買い物帰りの途中、隣の家の塀に寄りかかってじっとしている女の子を母が不審に思い、声を掛けたのが始まりだった。どうしたの、と母が優しく声をかけても地面を見たままなんでもないとだけ言い、そのままじっとしていた。引っ込み思案な名前は声をかけられなかったが、また子のことが気になって仕方なかった。
しばらく経っても地蔵のように動かないまた子が流石に放っておけなくなり、名前の母がどうにかして家の中に入れてあげた。それはまだ名前がようやく自分の名前を平仮名で書けるようになった歳頃だった。
幼くして両親を亡くしたまた子は名前の隣の家に住んでいた夫婦に引き取られたは良いものの、その夫婦とは上手くいかず偶に家の外へ飛び出していたらしい。
優しく出迎えてくれる名前の母や、遊び相手になる名前自身をまた子は段々と気に入り始め、かなりの頻度でまた子は苗字家を訪れていた。
名前も名前で彼女が来ると、三時のおやつが少しだけ豪華なものになったり、いつも以上にご飯が美味しく感じたり、いつもは早く寝なさいと部屋の電気を消しに来る母が少しだけ遅かったりするような日々が好きだった。また子の義両親も最初は迷惑になるからと引き止めようとしていたが、暴れ出すまた子とむしろ歓迎しているという名前の母の態度を見てそれなら都合が良いと放任するようになった。
 小学校に入学しても、変わらずまた子と名前はずっと一緒にいた。たまに他の子も混ぜて一緒に遊ぶこともあったが、また子と名前の二人だけでいることが圧倒的に多かった。毎日手を繋いで家と学校を往来した。六年間一緒に居ても飽きることはなく、休日はよく苗字家でお泊まり会をする事が習慣になっていた。名前にとってまた子とは家族と同等に、もしかしたらそれ以上に"当たり前"となっていたのだ。
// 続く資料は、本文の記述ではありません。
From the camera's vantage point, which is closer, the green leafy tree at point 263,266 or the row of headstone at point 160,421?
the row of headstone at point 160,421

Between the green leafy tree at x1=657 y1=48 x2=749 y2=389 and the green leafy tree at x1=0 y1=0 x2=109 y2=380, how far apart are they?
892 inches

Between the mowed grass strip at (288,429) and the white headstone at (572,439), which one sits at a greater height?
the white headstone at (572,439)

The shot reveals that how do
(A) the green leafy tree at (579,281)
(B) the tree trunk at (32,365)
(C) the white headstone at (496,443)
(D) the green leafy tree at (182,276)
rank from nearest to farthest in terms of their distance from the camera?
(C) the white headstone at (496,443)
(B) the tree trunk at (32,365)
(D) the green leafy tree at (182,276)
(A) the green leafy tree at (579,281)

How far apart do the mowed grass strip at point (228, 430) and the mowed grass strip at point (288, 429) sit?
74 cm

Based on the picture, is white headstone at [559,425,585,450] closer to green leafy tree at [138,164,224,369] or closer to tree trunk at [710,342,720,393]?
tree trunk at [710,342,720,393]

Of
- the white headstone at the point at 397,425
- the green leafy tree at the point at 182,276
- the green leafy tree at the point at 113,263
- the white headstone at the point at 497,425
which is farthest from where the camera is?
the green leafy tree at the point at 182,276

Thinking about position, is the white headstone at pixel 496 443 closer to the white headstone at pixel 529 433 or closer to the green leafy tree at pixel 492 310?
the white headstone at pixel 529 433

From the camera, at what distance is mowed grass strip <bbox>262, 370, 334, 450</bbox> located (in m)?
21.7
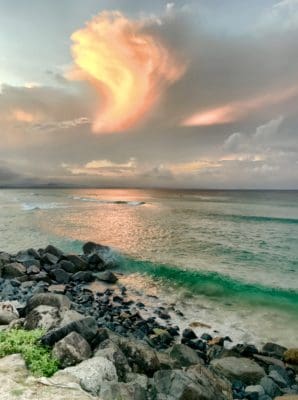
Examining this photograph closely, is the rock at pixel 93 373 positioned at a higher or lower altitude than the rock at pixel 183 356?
higher

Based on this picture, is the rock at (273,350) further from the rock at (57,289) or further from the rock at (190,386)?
the rock at (57,289)

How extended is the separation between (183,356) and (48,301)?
14.1 feet

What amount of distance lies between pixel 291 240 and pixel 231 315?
2181 cm

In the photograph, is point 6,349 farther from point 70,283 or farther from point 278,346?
point 70,283

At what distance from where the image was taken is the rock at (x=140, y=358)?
7.18m

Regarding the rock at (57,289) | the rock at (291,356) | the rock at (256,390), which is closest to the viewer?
the rock at (256,390)

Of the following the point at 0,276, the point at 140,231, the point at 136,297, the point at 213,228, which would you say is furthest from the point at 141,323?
the point at 213,228

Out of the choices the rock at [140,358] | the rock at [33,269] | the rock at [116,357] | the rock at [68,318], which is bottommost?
the rock at [33,269]

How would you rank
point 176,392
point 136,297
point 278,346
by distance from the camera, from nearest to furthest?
1. point 176,392
2. point 278,346
3. point 136,297

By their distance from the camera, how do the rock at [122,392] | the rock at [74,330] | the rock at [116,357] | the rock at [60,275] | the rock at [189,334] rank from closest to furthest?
the rock at [122,392], the rock at [116,357], the rock at [74,330], the rock at [189,334], the rock at [60,275]

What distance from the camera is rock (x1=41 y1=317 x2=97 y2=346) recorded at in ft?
22.6

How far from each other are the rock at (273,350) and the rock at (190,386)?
4.04 meters

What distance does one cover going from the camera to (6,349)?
655 centimetres

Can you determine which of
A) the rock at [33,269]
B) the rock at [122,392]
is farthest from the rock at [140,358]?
the rock at [33,269]
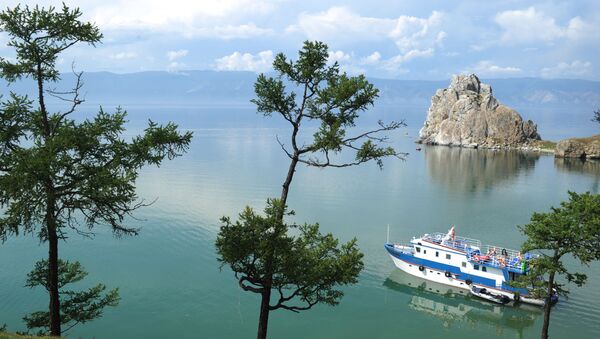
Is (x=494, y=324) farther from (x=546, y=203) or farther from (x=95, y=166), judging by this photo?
(x=546, y=203)

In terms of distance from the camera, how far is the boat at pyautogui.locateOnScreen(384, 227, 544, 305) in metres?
44.4

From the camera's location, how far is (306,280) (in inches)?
685

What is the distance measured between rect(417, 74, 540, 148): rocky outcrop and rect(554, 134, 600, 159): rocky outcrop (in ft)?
69.3

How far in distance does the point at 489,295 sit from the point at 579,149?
4840 inches

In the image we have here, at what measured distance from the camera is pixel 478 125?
6845 inches

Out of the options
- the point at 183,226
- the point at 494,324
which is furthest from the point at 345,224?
the point at 494,324

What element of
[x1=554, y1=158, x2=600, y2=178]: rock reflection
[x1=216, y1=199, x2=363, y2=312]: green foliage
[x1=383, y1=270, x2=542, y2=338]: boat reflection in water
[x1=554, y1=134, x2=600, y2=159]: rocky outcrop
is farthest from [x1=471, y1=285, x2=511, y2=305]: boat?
[x1=554, y1=134, x2=600, y2=159]: rocky outcrop

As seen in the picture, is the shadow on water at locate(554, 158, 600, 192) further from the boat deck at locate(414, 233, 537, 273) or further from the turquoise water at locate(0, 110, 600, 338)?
the boat deck at locate(414, 233, 537, 273)

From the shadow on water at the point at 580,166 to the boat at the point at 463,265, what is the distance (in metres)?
75.0

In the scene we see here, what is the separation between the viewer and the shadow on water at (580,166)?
390 feet

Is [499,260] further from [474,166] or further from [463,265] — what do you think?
[474,166]

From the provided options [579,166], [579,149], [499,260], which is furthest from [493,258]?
[579,149]

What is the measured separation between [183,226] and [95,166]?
4573 centimetres

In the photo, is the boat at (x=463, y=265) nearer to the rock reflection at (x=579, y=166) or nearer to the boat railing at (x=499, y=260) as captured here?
the boat railing at (x=499, y=260)
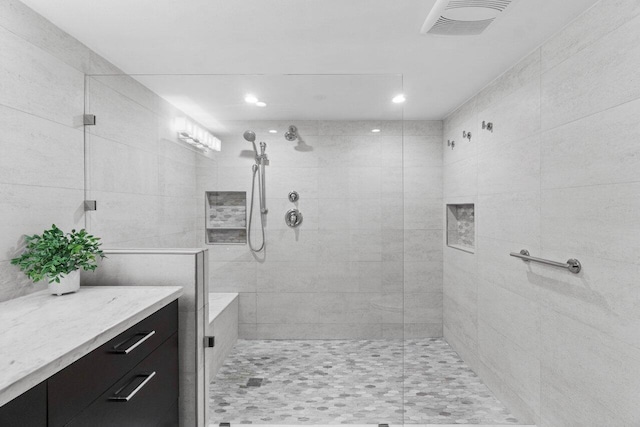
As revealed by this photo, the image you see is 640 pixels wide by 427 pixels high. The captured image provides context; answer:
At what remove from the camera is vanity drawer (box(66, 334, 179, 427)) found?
130 cm

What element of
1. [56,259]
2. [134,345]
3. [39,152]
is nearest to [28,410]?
[134,345]

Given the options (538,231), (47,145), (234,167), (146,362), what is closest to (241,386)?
(146,362)

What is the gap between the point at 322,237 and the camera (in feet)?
7.16

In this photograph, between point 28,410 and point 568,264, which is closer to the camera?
point 28,410

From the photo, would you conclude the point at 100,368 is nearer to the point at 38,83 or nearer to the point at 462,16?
the point at 38,83

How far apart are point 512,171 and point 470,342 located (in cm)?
151

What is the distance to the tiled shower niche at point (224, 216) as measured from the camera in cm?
214

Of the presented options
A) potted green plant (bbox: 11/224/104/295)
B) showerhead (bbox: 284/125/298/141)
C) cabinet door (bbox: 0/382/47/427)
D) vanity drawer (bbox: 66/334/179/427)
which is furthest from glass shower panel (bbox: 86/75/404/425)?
cabinet door (bbox: 0/382/47/427)

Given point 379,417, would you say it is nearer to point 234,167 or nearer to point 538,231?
point 538,231

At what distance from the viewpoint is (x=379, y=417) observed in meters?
2.17

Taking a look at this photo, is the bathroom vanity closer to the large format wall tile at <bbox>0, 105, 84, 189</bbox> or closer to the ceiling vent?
the large format wall tile at <bbox>0, 105, 84, 189</bbox>

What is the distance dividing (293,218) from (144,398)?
3.49 ft

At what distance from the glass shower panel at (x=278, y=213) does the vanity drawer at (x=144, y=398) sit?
0.27 meters

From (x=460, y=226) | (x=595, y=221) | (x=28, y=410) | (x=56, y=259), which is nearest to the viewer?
(x=28, y=410)
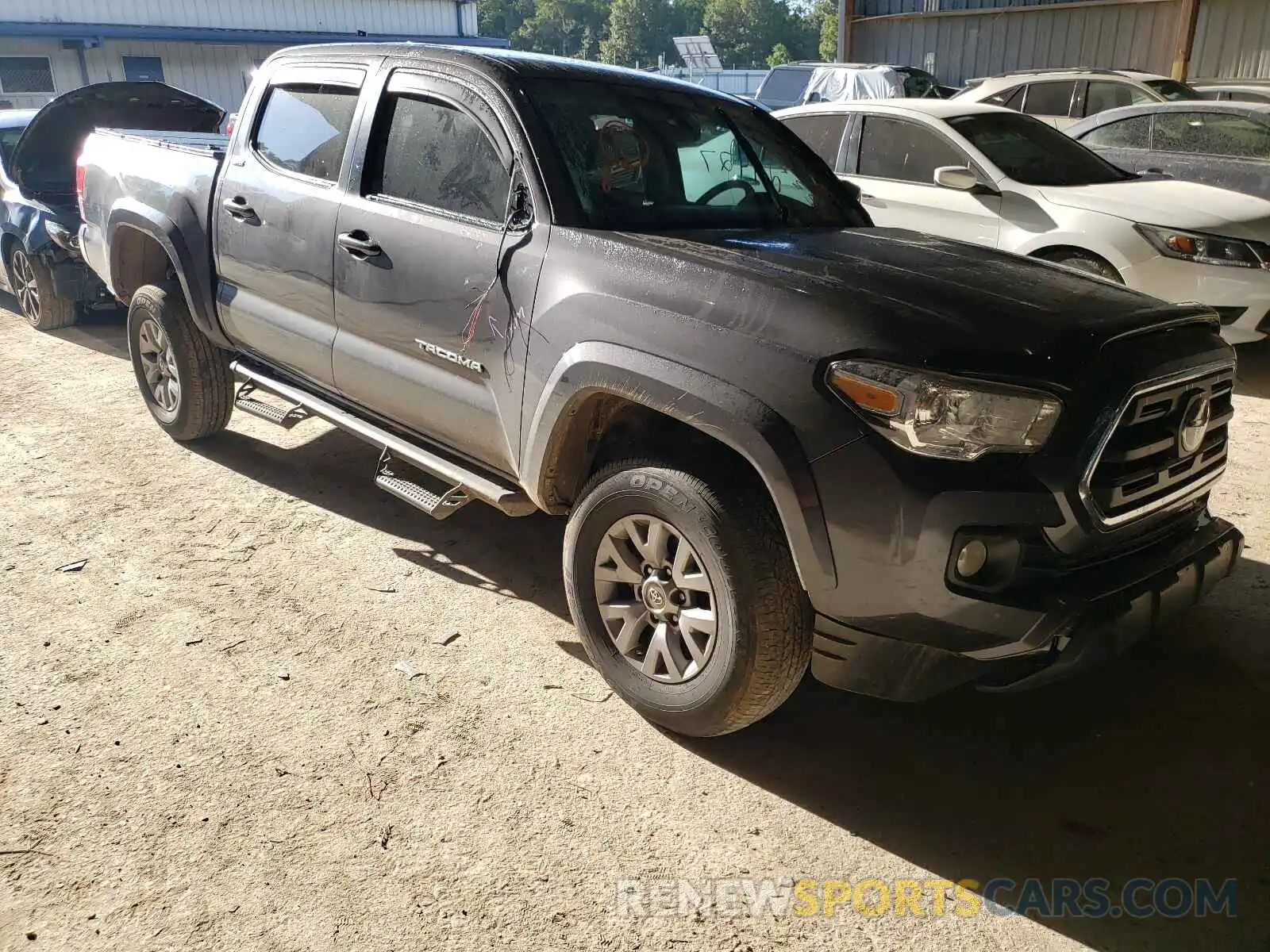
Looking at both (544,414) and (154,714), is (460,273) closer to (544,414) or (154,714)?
(544,414)

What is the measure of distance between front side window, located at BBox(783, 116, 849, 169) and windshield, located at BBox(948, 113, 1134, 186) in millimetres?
872

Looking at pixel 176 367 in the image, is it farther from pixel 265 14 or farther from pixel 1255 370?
pixel 265 14

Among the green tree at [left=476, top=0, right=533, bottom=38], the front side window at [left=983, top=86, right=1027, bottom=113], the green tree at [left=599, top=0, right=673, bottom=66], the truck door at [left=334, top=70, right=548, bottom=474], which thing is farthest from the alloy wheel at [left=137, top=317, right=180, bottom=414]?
the green tree at [left=599, top=0, right=673, bottom=66]

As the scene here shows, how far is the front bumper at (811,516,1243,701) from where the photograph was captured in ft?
8.07

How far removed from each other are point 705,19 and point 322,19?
288 feet

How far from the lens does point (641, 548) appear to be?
302 cm

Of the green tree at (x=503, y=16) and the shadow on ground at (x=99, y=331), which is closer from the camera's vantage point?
the shadow on ground at (x=99, y=331)

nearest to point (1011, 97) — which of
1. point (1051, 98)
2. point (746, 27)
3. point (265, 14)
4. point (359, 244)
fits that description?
point (1051, 98)

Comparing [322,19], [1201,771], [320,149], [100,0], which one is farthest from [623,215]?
[322,19]

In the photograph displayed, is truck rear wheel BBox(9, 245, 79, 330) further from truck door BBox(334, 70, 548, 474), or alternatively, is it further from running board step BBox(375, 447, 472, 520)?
running board step BBox(375, 447, 472, 520)

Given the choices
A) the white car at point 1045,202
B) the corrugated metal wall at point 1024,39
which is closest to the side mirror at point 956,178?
the white car at point 1045,202

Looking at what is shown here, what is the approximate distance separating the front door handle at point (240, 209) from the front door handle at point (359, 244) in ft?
2.44

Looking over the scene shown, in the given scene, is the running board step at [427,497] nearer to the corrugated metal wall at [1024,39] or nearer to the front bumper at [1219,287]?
the front bumper at [1219,287]

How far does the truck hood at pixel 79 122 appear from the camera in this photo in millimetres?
7738
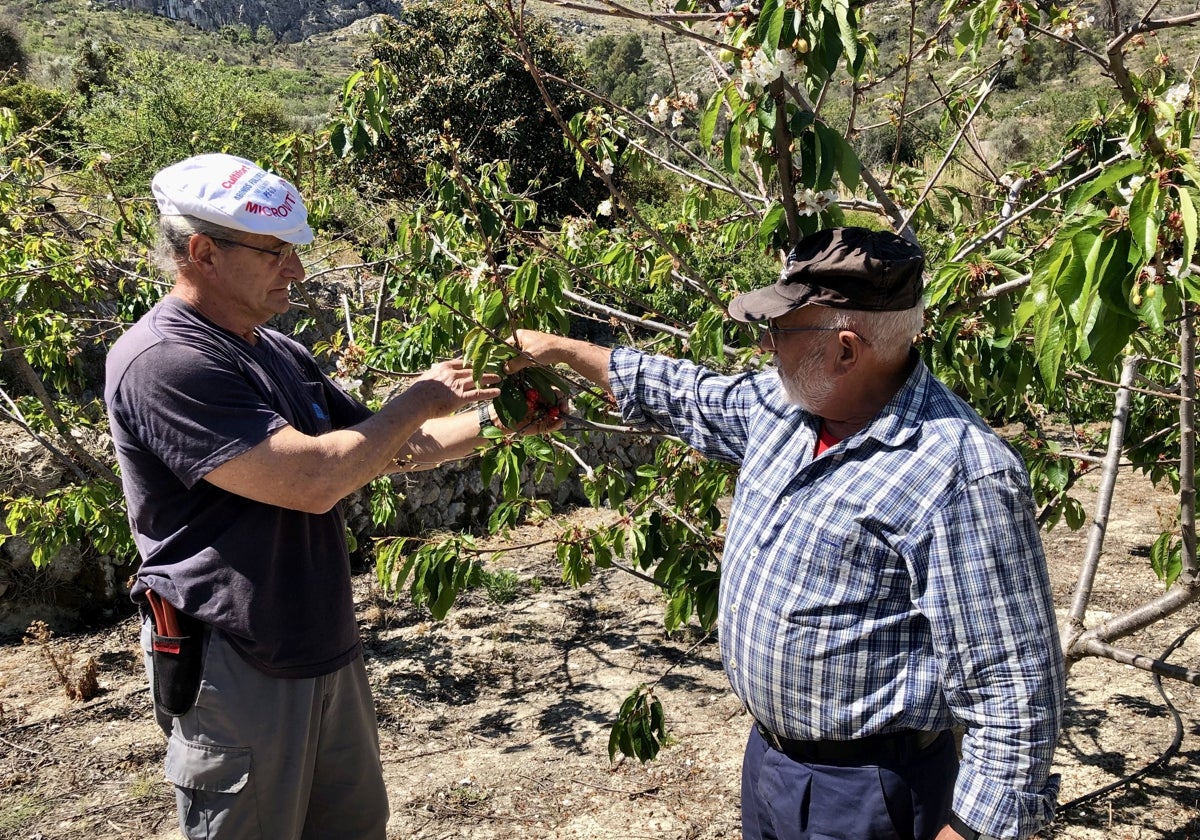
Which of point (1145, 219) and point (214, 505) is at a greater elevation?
point (1145, 219)

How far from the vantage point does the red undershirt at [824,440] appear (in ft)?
5.71

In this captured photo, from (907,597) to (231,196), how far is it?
5.07ft

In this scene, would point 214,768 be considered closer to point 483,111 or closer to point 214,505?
point 214,505

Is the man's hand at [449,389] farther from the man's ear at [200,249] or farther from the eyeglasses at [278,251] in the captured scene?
the man's ear at [200,249]

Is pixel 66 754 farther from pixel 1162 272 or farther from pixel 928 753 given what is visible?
pixel 1162 272

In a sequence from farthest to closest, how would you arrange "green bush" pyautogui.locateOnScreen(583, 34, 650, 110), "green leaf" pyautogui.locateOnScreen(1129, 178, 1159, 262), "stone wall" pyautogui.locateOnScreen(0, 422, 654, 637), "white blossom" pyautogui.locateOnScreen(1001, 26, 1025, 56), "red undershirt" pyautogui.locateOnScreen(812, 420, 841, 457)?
"green bush" pyautogui.locateOnScreen(583, 34, 650, 110) → "stone wall" pyautogui.locateOnScreen(0, 422, 654, 637) → "white blossom" pyautogui.locateOnScreen(1001, 26, 1025, 56) → "red undershirt" pyautogui.locateOnScreen(812, 420, 841, 457) → "green leaf" pyautogui.locateOnScreen(1129, 178, 1159, 262)

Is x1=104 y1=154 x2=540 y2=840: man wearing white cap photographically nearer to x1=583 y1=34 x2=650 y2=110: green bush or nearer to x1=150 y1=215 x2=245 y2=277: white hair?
x1=150 y1=215 x2=245 y2=277: white hair

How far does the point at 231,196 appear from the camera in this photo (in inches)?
74.7

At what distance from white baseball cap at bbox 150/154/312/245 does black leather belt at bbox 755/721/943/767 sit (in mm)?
1502

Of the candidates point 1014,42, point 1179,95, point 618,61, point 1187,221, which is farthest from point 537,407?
point 618,61

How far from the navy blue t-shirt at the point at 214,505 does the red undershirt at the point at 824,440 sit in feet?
3.55

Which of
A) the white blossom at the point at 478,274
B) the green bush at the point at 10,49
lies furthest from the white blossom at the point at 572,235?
the green bush at the point at 10,49

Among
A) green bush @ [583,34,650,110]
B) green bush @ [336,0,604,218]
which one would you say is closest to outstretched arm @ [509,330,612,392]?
green bush @ [336,0,604,218]

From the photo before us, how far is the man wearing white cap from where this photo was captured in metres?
1.83
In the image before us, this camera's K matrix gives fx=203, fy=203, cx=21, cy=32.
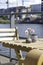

 中学校からは同じ小学校のメンバーに加え、他の小学校からも同じ中学に入学するわけなので圧倒的に関わる人間が増え、元々内向的で交友関係の狭い名前とは対照的に、また子は名前以外の友達も沢山できた。
小学校まではまた子と二人きりでいることが当たり前だったのに、いつの間にかまた子と名前と他の誰かたち、という枠組みで学校生活を過ごすことが多くなり、名前の中で何となく不自由さを感じていた。
それでも、休日の二人きりの時間は誰にも邪魔されることなく過ごすことが出来た。名前にとってはこの休日のお泊まり会が何よりの楽しみになっていた。昔よりも成長して、いくらか狭くなった一人用のベッドに身体を押し付け合うようにして眠る度に名前はなんだかむず痒い気持ちになっていた。
初めて買ってもらったケータイはお揃いのストラップがじゃらじゃらと付いている。ケータイの型は違うから、百均で買ってきたデコストーンでお揃いみたいにした。二人だけで撮ったプリクラを貼り付けた。もちろん、電話帳の一番上にはお互いの名前が登録されている。多くの友人に囲まれるまた子を見ても、二人きりの休日と、このお揃いのケータイのことを思えばちっぽけな優越感に浸ることが出来たのであった。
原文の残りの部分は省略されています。